- **Text segment**:
━━━
The Pew Center for Arts & Heritage's Marketing Innovation Project (MIP), a two-year effort, was established to enhance audience engagement for specific grantee projects that our selection panels believed demonstrated special potential to benefit from additional marketing funds. These resources have been deployed to raise project awareness, visibility, and impact through strategies that utilized traditional means and new technologies, as well as other inventive, less conventional solutions. This page will feature a series of case studies supported by MIP.
September 2010 Audience Engagement Study
The Design Center at Philadelphia University Sews up a Success with Lace in Translation
The Design Center’s historic Quaker Lace Company provided the inspiration for Lace in Translation, an exhibition funded by the Philadelphia Exhibitions Initiative that explored the intersection of luxurious handcraftsmanship with modern, mass production. European designers Tord Boontje and Demakersvan, and Canadian artist Cal Lane created remarkable installations for The Design Center’s unique and intimate space: a 1950s era, Hollywood-style ranch house. From the intricacy of a handwoven raffia curtain, to the industrial art forms of laser-cut fabrics, a welded filigree oil tank, and an incredibly detailed chain-link fence, Lace in Translation played with the concept of lace, utilizing unexpected materials and new technologies.
━━━
- **Task description**:
Answer these questions about the Marketing Innovation Project page:
(a) How long was the Marketing Innovation Project effort?
(b) What provided the inspiration for Lace in Translation?
(c) What kind of building is The Design Center's space?

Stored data
━━━
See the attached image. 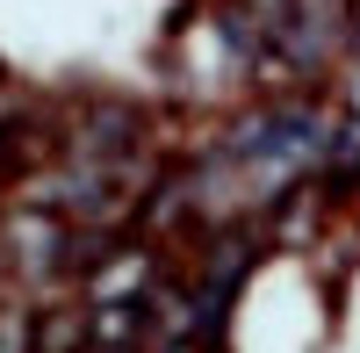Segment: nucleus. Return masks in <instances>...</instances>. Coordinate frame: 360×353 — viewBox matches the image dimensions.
<instances>
[{
    "label": "nucleus",
    "instance_id": "nucleus-1",
    "mask_svg": "<svg viewBox=\"0 0 360 353\" xmlns=\"http://www.w3.org/2000/svg\"><path fill=\"white\" fill-rule=\"evenodd\" d=\"M44 346V325L29 310H15V303H0V353H37Z\"/></svg>",
    "mask_w": 360,
    "mask_h": 353
},
{
    "label": "nucleus",
    "instance_id": "nucleus-2",
    "mask_svg": "<svg viewBox=\"0 0 360 353\" xmlns=\"http://www.w3.org/2000/svg\"><path fill=\"white\" fill-rule=\"evenodd\" d=\"M159 353H224V332H173Z\"/></svg>",
    "mask_w": 360,
    "mask_h": 353
}]
</instances>
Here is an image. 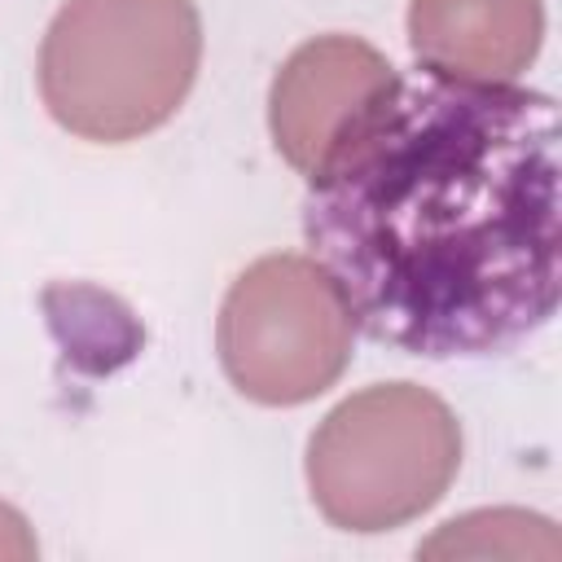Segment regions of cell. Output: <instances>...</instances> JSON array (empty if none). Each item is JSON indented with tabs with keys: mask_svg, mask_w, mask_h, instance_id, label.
I'll use <instances>...</instances> for the list:
<instances>
[{
	"mask_svg": "<svg viewBox=\"0 0 562 562\" xmlns=\"http://www.w3.org/2000/svg\"><path fill=\"white\" fill-rule=\"evenodd\" d=\"M312 505L342 531H395L443 501L461 470L457 413L417 382L338 400L307 439Z\"/></svg>",
	"mask_w": 562,
	"mask_h": 562,
	"instance_id": "3",
	"label": "cell"
},
{
	"mask_svg": "<svg viewBox=\"0 0 562 562\" xmlns=\"http://www.w3.org/2000/svg\"><path fill=\"white\" fill-rule=\"evenodd\" d=\"M391 61L360 35H312L303 40L268 88V127L277 154L294 171H312L342 119L391 79Z\"/></svg>",
	"mask_w": 562,
	"mask_h": 562,
	"instance_id": "5",
	"label": "cell"
},
{
	"mask_svg": "<svg viewBox=\"0 0 562 562\" xmlns=\"http://www.w3.org/2000/svg\"><path fill=\"white\" fill-rule=\"evenodd\" d=\"M303 237L373 342L426 360L509 351L562 299L558 101L391 70L312 162Z\"/></svg>",
	"mask_w": 562,
	"mask_h": 562,
	"instance_id": "1",
	"label": "cell"
},
{
	"mask_svg": "<svg viewBox=\"0 0 562 562\" xmlns=\"http://www.w3.org/2000/svg\"><path fill=\"white\" fill-rule=\"evenodd\" d=\"M198 66L193 0H66L44 31L35 79L70 136L123 145L184 105Z\"/></svg>",
	"mask_w": 562,
	"mask_h": 562,
	"instance_id": "2",
	"label": "cell"
},
{
	"mask_svg": "<svg viewBox=\"0 0 562 562\" xmlns=\"http://www.w3.org/2000/svg\"><path fill=\"white\" fill-rule=\"evenodd\" d=\"M40 544L31 522L22 518V509H13L9 501H0V562H35Z\"/></svg>",
	"mask_w": 562,
	"mask_h": 562,
	"instance_id": "8",
	"label": "cell"
},
{
	"mask_svg": "<svg viewBox=\"0 0 562 562\" xmlns=\"http://www.w3.org/2000/svg\"><path fill=\"white\" fill-rule=\"evenodd\" d=\"M417 558H562V536L544 514L531 509H470L448 518L430 540L417 544Z\"/></svg>",
	"mask_w": 562,
	"mask_h": 562,
	"instance_id": "7",
	"label": "cell"
},
{
	"mask_svg": "<svg viewBox=\"0 0 562 562\" xmlns=\"http://www.w3.org/2000/svg\"><path fill=\"white\" fill-rule=\"evenodd\" d=\"M408 44L435 75L514 83L544 44V0H408Z\"/></svg>",
	"mask_w": 562,
	"mask_h": 562,
	"instance_id": "6",
	"label": "cell"
},
{
	"mask_svg": "<svg viewBox=\"0 0 562 562\" xmlns=\"http://www.w3.org/2000/svg\"><path fill=\"white\" fill-rule=\"evenodd\" d=\"M356 321L338 281L312 255H263L237 272L215 316L228 382L268 408L325 395L351 364Z\"/></svg>",
	"mask_w": 562,
	"mask_h": 562,
	"instance_id": "4",
	"label": "cell"
}]
</instances>
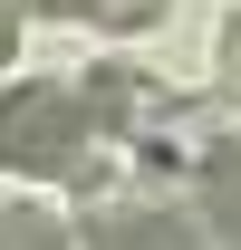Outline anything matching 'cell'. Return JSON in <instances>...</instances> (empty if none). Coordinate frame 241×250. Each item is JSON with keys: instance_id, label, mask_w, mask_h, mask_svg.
Listing matches in <instances>:
<instances>
[{"instance_id": "3957f363", "label": "cell", "mask_w": 241, "mask_h": 250, "mask_svg": "<svg viewBox=\"0 0 241 250\" xmlns=\"http://www.w3.org/2000/svg\"><path fill=\"white\" fill-rule=\"evenodd\" d=\"M203 221L222 241H241V145H212V164H203Z\"/></svg>"}, {"instance_id": "6da1fadb", "label": "cell", "mask_w": 241, "mask_h": 250, "mask_svg": "<svg viewBox=\"0 0 241 250\" xmlns=\"http://www.w3.org/2000/svg\"><path fill=\"white\" fill-rule=\"evenodd\" d=\"M106 135L87 106V87H48V77H29V87L0 96V164L10 173H68V183H96L87 145Z\"/></svg>"}, {"instance_id": "7a4b0ae2", "label": "cell", "mask_w": 241, "mask_h": 250, "mask_svg": "<svg viewBox=\"0 0 241 250\" xmlns=\"http://www.w3.org/2000/svg\"><path fill=\"white\" fill-rule=\"evenodd\" d=\"M87 241L106 250H164V241H203L183 212H116V221H87Z\"/></svg>"}, {"instance_id": "277c9868", "label": "cell", "mask_w": 241, "mask_h": 250, "mask_svg": "<svg viewBox=\"0 0 241 250\" xmlns=\"http://www.w3.org/2000/svg\"><path fill=\"white\" fill-rule=\"evenodd\" d=\"M20 10H58V20H96V29H154L164 0H20Z\"/></svg>"}, {"instance_id": "52a82bcc", "label": "cell", "mask_w": 241, "mask_h": 250, "mask_svg": "<svg viewBox=\"0 0 241 250\" xmlns=\"http://www.w3.org/2000/svg\"><path fill=\"white\" fill-rule=\"evenodd\" d=\"M222 77L241 87V10H232V29H222Z\"/></svg>"}, {"instance_id": "ba28073f", "label": "cell", "mask_w": 241, "mask_h": 250, "mask_svg": "<svg viewBox=\"0 0 241 250\" xmlns=\"http://www.w3.org/2000/svg\"><path fill=\"white\" fill-rule=\"evenodd\" d=\"M10 48H20V10H0V67H10Z\"/></svg>"}, {"instance_id": "5b68a950", "label": "cell", "mask_w": 241, "mask_h": 250, "mask_svg": "<svg viewBox=\"0 0 241 250\" xmlns=\"http://www.w3.org/2000/svg\"><path fill=\"white\" fill-rule=\"evenodd\" d=\"M87 106H96V125H106V135H125V125L145 116V87H135V67H96V77H87Z\"/></svg>"}, {"instance_id": "8992f818", "label": "cell", "mask_w": 241, "mask_h": 250, "mask_svg": "<svg viewBox=\"0 0 241 250\" xmlns=\"http://www.w3.org/2000/svg\"><path fill=\"white\" fill-rule=\"evenodd\" d=\"M58 241H68V231H58L48 212H29V202H10V212H0V250H58Z\"/></svg>"}]
</instances>
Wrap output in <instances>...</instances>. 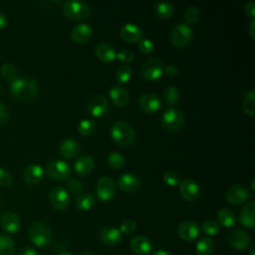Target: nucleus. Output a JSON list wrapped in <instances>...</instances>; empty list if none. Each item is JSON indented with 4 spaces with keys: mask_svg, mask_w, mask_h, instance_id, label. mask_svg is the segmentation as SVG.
Wrapping results in <instances>:
<instances>
[{
    "mask_svg": "<svg viewBox=\"0 0 255 255\" xmlns=\"http://www.w3.org/2000/svg\"><path fill=\"white\" fill-rule=\"evenodd\" d=\"M1 226L8 233H15L20 228V218L14 212H7L1 217Z\"/></svg>",
    "mask_w": 255,
    "mask_h": 255,
    "instance_id": "nucleus-28",
    "label": "nucleus"
},
{
    "mask_svg": "<svg viewBox=\"0 0 255 255\" xmlns=\"http://www.w3.org/2000/svg\"><path fill=\"white\" fill-rule=\"evenodd\" d=\"M95 204V197L90 192H82L76 199V206L78 209L87 211L90 210Z\"/></svg>",
    "mask_w": 255,
    "mask_h": 255,
    "instance_id": "nucleus-31",
    "label": "nucleus"
},
{
    "mask_svg": "<svg viewBox=\"0 0 255 255\" xmlns=\"http://www.w3.org/2000/svg\"><path fill=\"white\" fill-rule=\"evenodd\" d=\"M183 17L187 23H195L200 17V11L196 6H188L184 10Z\"/></svg>",
    "mask_w": 255,
    "mask_h": 255,
    "instance_id": "nucleus-41",
    "label": "nucleus"
},
{
    "mask_svg": "<svg viewBox=\"0 0 255 255\" xmlns=\"http://www.w3.org/2000/svg\"><path fill=\"white\" fill-rule=\"evenodd\" d=\"M164 73V64L157 58L147 59L140 68L141 76L147 81H157Z\"/></svg>",
    "mask_w": 255,
    "mask_h": 255,
    "instance_id": "nucleus-7",
    "label": "nucleus"
},
{
    "mask_svg": "<svg viewBox=\"0 0 255 255\" xmlns=\"http://www.w3.org/2000/svg\"><path fill=\"white\" fill-rule=\"evenodd\" d=\"M95 166V160L91 155L85 154L80 156L74 164L75 171L80 175H87L89 174Z\"/></svg>",
    "mask_w": 255,
    "mask_h": 255,
    "instance_id": "nucleus-27",
    "label": "nucleus"
},
{
    "mask_svg": "<svg viewBox=\"0 0 255 255\" xmlns=\"http://www.w3.org/2000/svg\"><path fill=\"white\" fill-rule=\"evenodd\" d=\"M12 182H13L12 175L6 169L0 166V186L8 187L12 184Z\"/></svg>",
    "mask_w": 255,
    "mask_h": 255,
    "instance_id": "nucleus-46",
    "label": "nucleus"
},
{
    "mask_svg": "<svg viewBox=\"0 0 255 255\" xmlns=\"http://www.w3.org/2000/svg\"><path fill=\"white\" fill-rule=\"evenodd\" d=\"M14 251V240L8 235H0V255H13Z\"/></svg>",
    "mask_w": 255,
    "mask_h": 255,
    "instance_id": "nucleus-34",
    "label": "nucleus"
},
{
    "mask_svg": "<svg viewBox=\"0 0 255 255\" xmlns=\"http://www.w3.org/2000/svg\"><path fill=\"white\" fill-rule=\"evenodd\" d=\"M7 23H8V19H7V17H6L4 14L0 13V29L5 28V27H6V25H7Z\"/></svg>",
    "mask_w": 255,
    "mask_h": 255,
    "instance_id": "nucleus-53",
    "label": "nucleus"
},
{
    "mask_svg": "<svg viewBox=\"0 0 255 255\" xmlns=\"http://www.w3.org/2000/svg\"><path fill=\"white\" fill-rule=\"evenodd\" d=\"M136 229V222L132 219H126L121 223L120 232L126 235L131 234Z\"/></svg>",
    "mask_w": 255,
    "mask_h": 255,
    "instance_id": "nucleus-43",
    "label": "nucleus"
},
{
    "mask_svg": "<svg viewBox=\"0 0 255 255\" xmlns=\"http://www.w3.org/2000/svg\"><path fill=\"white\" fill-rule=\"evenodd\" d=\"M17 255H38V253L36 252L35 249L31 247H24L18 251Z\"/></svg>",
    "mask_w": 255,
    "mask_h": 255,
    "instance_id": "nucleus-51",
    "label": "nucleus"
},
{
    "mask_svg": "<svg viewBox=\"0 0 255 255\" xmlns=\"http://www.w3.org/2000/svg\"><path fill=\"white\" fill-rule=\"evenodd\" d=\"M116 59H118L122 63H130L134 60V54L130 50H123L117 53Z\"/></svg>",
    "mask_w": 255,
    "mask_h": 255,
    "instance_id": "nucleus-45",
    "label": "nucleus"
},
{
    "mask_svg": "<svg viewBox=\"0 0 255 255\" xmlns=\"http://www.w3.org/2000/svg\"><path fill=\"white\" fill-rule=\"evenodd\" d=\"M98 59L104 63H111L117 57V52L115 48L108 43H101L96 47L95 50Z\"/></svg>",
    "mask_w": 255,
    "mask_h": 255,
    "instance_id": "nucleus-26",
    "label": "nucleus"
},
{
    "mask_svg": "<svg viewBox=\"0 0 255 255\" xmlns=\"http://www.w3.org/2000/svg\"><path fill=\"white\" fill-rule=\"evenodd\" d=\"M226 200L233 205H238L245 202L249 197V192L246 187L241 184L230 186L226 191Z\"/></svg>",
    "mask_w": 255,
    "mask_h": 255,
    "instance_id": "nucleus-14",
    "label": "nucleus"
},
{
    "mask_svg": "<svg viewBox=\"0 0 255 255\" xmlns=\"http://www.w3.org/2000/svg\"><path fill=\"white\" fill-rule=\"evenodd\" d=\"M163 99L168 106H173L180 99V92L174 86H168L163 91Z\"/></svg>",
    "mask_w": 255,
    "mask_h": 255,
    "instance_id": "nucleus-33",
    "label": "nucleus"
},
{
    "mask_svg": "<svg viewBox=\"0 0 255 255\" xmlns=\"http://www.w3.org/2000/svg\"><path fill=\"white\" fill-rule=\"evenodd\" d=\"M81 255H96L95 253H92V252H84V253H82Z\"/></svg>",
    "mask_w": 255,
    "mask_h": 255,
    "instance_id": "nucleus-56",
    "label": "nucleus"
},
{
    "mask_svg": "<svg viewBox=\"0 0 255 255\" xmlns=\"http://www.w3.org/2000/svg\"><path fill=\"white\" fill-rule=\"evenodd\" d=\"M178 236L185 241H192L200 235L199 225L191 220L183 221L177 228Z\"/></svg>",
    "mask_w": 255,
    "mask_h": 255,
    "instance_id": "nucleus-13",
    "label": "nucleus"
},
{
    "mask_svg": "<svg viewBox=\"0 0 255 255\" xmlns=\"http://www.w3.org/2000/svg\"><path fill=\"white\" fill-rule=\"evenodd\" d=\"M217 220L220 225L225 228H230L236 223V217L234 213L227 208H221L217 211Z\"/></svg>",
    "mask_w": 255,
    "mask_h": 255,
    "instance_id": "nucleus-29",
    "label": "nucleus"
},
{
    "mask_svg": "<svg viewBox=\"0 0 255 255\" xmlns=\"http://www.w3.org/2000/svg\"><path fill=\"white\" fill-rule=\"evenodd\" d=\"M118 184L122 190L125 192H135L140 187L139 178L132 173H123L118 178Z\"/></svg>",
    "mask_w": 255,
    "mask_h": 255,
    "instance_id": "nucleus-18",
    "label": "nucleus"
},
{
    "mask_svg": "<svg viewBox=\"0 0 255 255\" xmlns=\"http://www.w3.org/2000/svg\"><path fill=\"white\" fill-rule=\"evenodd\" d=\"M46 172L53 180H65L71 175V167L66 161L55 159L48 163Z\"/></svg>",
    "mask_w": 255,
    "mask_h": 255,
    "instance_id": "nucleus-8",
    "label": "nucleus"
},
{
    "mask_svg": "<svg viewBox=\"0 0 255 255\" xmlns=\"http://www.w3.org/2000/svg\"><path fill=\"white\" fill-rule=\"evenodd\" d=\"M109 96L112 103L118 108H124L128 105L129 97L128 93L120 86H114L109 91Z\"/></svg>",
    "mask_w": 255,
    "mask_h": 255,
    "instance_id": "nucleus-23",
    "label": "nucleus"
},
{
    "mask_svg": "<svg viewBox=\"0 0 255 255\" xmlns=\"http://www.w3.org/2000/svg\"><path fill=\"white\" fill-rule=\"evenodd\" d=\"M1 76L9 81H14L17 78V68L12 63H5L1 66L0 69Z\"/></svg>",
    "mask_w": 255,
    "mask_h": 255,
    "instance_id": "nucleus-39",
    "label": "nucleus"
},
{
    "mask_svg": "<svg viewBox=\"0 0 255 255\" xmlns=\"http://www.w3.org/2000/svg\"><path fill=\"white\" fill-rule=\"evenodd\" d=\"M44 176V170L41 165L37 163H31L27 165L23 171V178L27 184L36 185Z\"/></svg>",
    "mask_w": 255,
    "mask_h": 255,
    "instance_id": "nucleus-19",
    "label": "nucleus"
},
{
    "mask_svg": "<svg viewBox=\"0 0 255 255\" xmlns=\"http://www.w3.org/2000/svg\"><path fill=\"white\" fill-rule=\"evenodd\" d=\"M132 76V71L131 68L128 65H122L118 68L117 73H116V78H117V82L120 85H125L127 83L129 82V80L131 79Z\"/></svg>",
    "mask_w": 255,
    "mask_h": 255,
    "instance_id": "nucleus-35",
    "label": "nucleus"
},
{
    "mask_svg": "<svg viewBox=\"0 0 255 255\" xmlns=\"http://www.w3.org/2000/svg\"><path fill=\"white\" fill-rule=\"evenodd\" d=\"M244 13L254 20L255 17V4L253 1H248L244 5Z\"/></svg>",
    "mask_w": 255,
    "mask_h": 255,
    "instance_id": "nucleus-48",
    "label": "nucleus"
},
{
    "mask_svg": "<svg viewBox=\"0 0 255 255\" xmlns=\"http://www.w3.org/2000/svg\"><path fill=\"white\" fill-rule=\"evenodd\" d=\"M39 91L37 81L31 77H19L11 82L10 92L13 98L20 102L33 100Z\"/></svg>",
    "mask_w": 255,
    "mask_h": 255,
    "instance_id": "nucleus-1",
    "label": "nucleus"
},
{
    "mask_svg": "<svg viewBox=\"0 0 255 255\" xmlns=\"http://www.w3.org/2000/svg\"><path fill=\"white\" fill-rule=\"evenodd\" d=\"M155 15L162 19H169L174 14V7L168 2H158L154 6Z\"/></svg>",
    "mask_w": 255,
    "mask_h": 255,
    "instance_id": "nucleus-32",
    "label": "nucleus"
},
{
    "mask_svg": "<svg viewBox=\"0 0 255 255\" xmlns=\"http://www.w3.org/2000/svg\"><path fill=\"white\" fill-rule=\"evenodd\" d=\"M164 73H166L168 76H175L178 73V68L175 65H167L166 67H164Z\"/></svg>",
    "mask_w": 255,
    "mask_h": 255,
    "instance_id": "nucleus-50",
    "label": "nucleus"
},
{
    "mask_svg": "<svg viewBox=\"0 0 255 255\" xmlns=\"http://www.w3.org/2000/svg\"><path fill=\"white\" fill-rule=\"evenodd\" d=\"M101 241L108 246H115L122 240V233L114 226H106L100 233Z\"/></svg>",
    "mask_w": 255,
    "mask_h": 255,
    "instance_id": "nucleus-21",
    "label": "nucleus"
},
{
    "mask_svg": "<svg viewBox=\"0 0 255 255\" xmlns=\"http://www.w3.org/2000/svg\"><path fill=\"white\" fill-rule=\"evenodd\" d=\"M62 12L66 18L79 21L88 18L90 16L91 9L89 5L83 1L69 0L64 3Z\"/></svg>",
    "mask_w": 255,
    "mask_h": 255,
    "instance_id": "nucleus-4",
    "label": "nucleus"
},
{
    "mask_svg": "<svg viewBox=\"0 0 255 255\" xmlns=\"http://www.w3.org/2000/svg\"><path fill=\"white\" fill-rule=\"evenodd\" d=\"M111 136L116 143L122 146H128L133 143L135 139V131L128 123L119 122L113 126Z\"/></svg>",
    "mask_w": 255,
    "mask_h": 255,
    "instance_id": "nucleus-2",
    "label": "nucleus"
},
{
    "mask_svg": "<svg viewBox=\"0 0 255 255\" xmlns=\"http://www.w3.org/2000/svg\"><path fill=\"white\" fill-rule=\"evenodd\" d=\"M185 118L182 112L178 109L170 108L166 110L160 119V123L164 128L170 131H176L184 125Z\"/></svg>",
    "mask_w": 255,
    "mask_h": 255,
    "instance_id": "nucleus-6",
    "label": "nucleus"
},
{
    "mask_svg": "<svg viewBox=\"0 0 255 255\" xmlns=\"http://www.w3.org/2000/svg\"><path fill=\"white\" fill-rule=\"evenodd\" d=\"M215 243L210 237L200 238L195 246L196 253L198 255H211L214 251Z\"/></svg>",
    "mask_w": 255,
    "mask_h": 255,
    "instance_id": "nucleus-30",
    "label": "nucleus"
},
{
    "mask_svg": "<svg viewBox=\"0 0 255 255\" xmlns=\"http://www.w3.org/2000/svg\"><path fill=\"white\" fill-rule=\"evenodd\" d=\"M126 163L125 157L119 152H111L108 155V164L114 169H121Z\"/></svg>",
    "mask_w": 255,
    "mask_h": 255,
    "instance_id": "nucleus-38",
    "label": "nucleus"
},
{
    "mask_svg": "<svg viewBox=\"0 0 255 255\" xmlns=\"http://www.w3.org/2000/svg\"><path fill=\"white\" fill-rule=\"evenodd\" d=\"M152 255H171L167 250H164V249H159L157 251H155Z\"/></svg>",
    "mask_w": 255,
    "mask_h": 255,
    "instance_id": "nucleus-54",
    "label": "nucleus"
},
{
━━━
- **Finished exercise**:
(a) It was a two-year effort.
(b) The Design Center's historic Quaker Lace Company.
(c) A 1950s era, Hollywood-style ranch house.